▸ **Brief**: Return all lines below containing the word "with".

▸ **Stored items**:
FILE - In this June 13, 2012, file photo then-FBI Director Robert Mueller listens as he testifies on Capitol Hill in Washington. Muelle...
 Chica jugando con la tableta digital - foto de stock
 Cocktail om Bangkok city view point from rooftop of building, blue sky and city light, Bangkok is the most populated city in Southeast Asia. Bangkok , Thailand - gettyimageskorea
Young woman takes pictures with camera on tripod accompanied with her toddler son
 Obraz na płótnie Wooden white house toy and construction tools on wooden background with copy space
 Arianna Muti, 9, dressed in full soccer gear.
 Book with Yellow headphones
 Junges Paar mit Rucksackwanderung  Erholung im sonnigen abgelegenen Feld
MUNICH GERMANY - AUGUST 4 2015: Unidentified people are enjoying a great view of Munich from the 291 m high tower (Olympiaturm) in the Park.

▸ **Answer to this task**:
Young woman takes pictures with camera on tripod accompanied with her toddler son
 Obraz na płótnie Wooden white house toy and construction tools on wooden background with copy space
 Book with Yellow headphones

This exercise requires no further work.